Die mit dem Iran verbündeten Huthi-Rebellen im Jemen haben angekündigt, eine Seeblockade gegen Saudi-Arabien zu verhängen. Dies geschieht zu einem Zeitpunkt, an dem der Iran bereits die Straße von Hormus massiv einschränkt und damit die globalen Energiemärkte unter enormen Druck setzt. Die Kombination beider Störungen könnte beide wichtigen Ölexportrouten des Nahen Ostens gleichzeitig lahmlegen.

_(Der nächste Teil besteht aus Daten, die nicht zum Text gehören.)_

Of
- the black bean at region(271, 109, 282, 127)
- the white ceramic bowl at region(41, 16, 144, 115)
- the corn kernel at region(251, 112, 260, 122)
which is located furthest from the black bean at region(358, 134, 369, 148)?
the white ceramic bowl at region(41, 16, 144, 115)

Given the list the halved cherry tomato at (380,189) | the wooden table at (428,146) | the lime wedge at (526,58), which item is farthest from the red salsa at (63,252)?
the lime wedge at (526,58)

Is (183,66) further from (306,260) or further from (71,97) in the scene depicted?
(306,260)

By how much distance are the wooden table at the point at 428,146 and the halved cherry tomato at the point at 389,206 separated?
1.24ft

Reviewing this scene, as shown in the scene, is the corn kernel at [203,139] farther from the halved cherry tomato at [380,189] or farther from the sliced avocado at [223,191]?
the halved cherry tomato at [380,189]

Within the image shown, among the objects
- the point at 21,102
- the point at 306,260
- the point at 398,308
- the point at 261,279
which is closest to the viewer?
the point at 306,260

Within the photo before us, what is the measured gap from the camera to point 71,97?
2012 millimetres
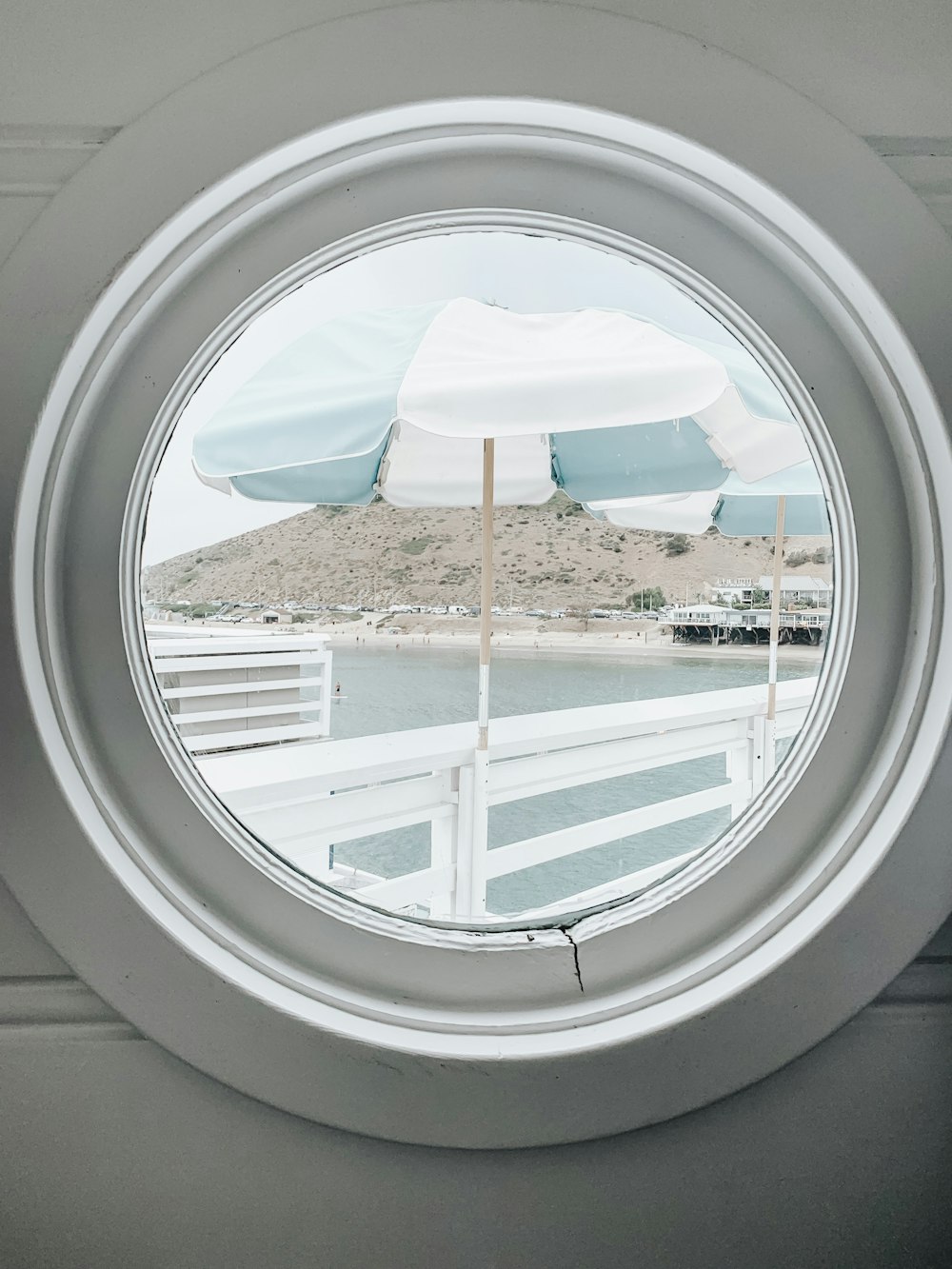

Der Jemen liegt an der Meerenge von Bab al-Mandab – dem südlichen Tor zum Roten Meer. Eine ernsthafte Schließung dieser Passage würde eine neue Front in der Energiekrise eröffnen. Da der Verkehr durch die Straße von Hormus bereits gestört ist, hat sich das Rote Meer zu einem kritischen alternativen Auslass für Öl und andere Produkte aus der Golfregion entwickelt.
Saudisches Öl fließt nun durch das Rote Meer
Saudi-Arabien reagierte auf die Teilblockade der Straße von Hormus durch den Iran, indem es mehr als 70 Prozent seiner normalen täglichen Rohölexporte zum Hafen von Yanbu am Roten Meer umleitete. Die Lieferungen aus Yanbu beliefen sich in den vergangenen Wochen laut Daten von Kpler und Signal Ocean auf durchschnittlich 4 Millionen Barrel pro Tag – gegenüber rund 973.000 Barrel pro Tag im Vorjahr. Schiffe mit Ziel Europa fahren von dort nach Norden durch den Suezkanal, Schiffe mit Ziel Asien nach Süden durch Bab al-Mandab.
Das gesamte Erdölvolumen, das Bab al-Mandab im Juni passierte, belief sich laut Kpler-Daten auf 7,4 Millionen Barrel pro Tag – rund 7 Prozent der weltweiten Ölproduktion und deutlich mehr als die 4,2 Millionen Barrel pro Tag im Vorjahr. Diese Route stellte eine Lebensader für den Energiemarkt dar und half, die weltweiten Ölpreise niedrig zu halten. Saudi-Arabien erwägt laut Reuters zudem einen Ausbau seiner Rohölpipeline zur Küste des Roten Meeres.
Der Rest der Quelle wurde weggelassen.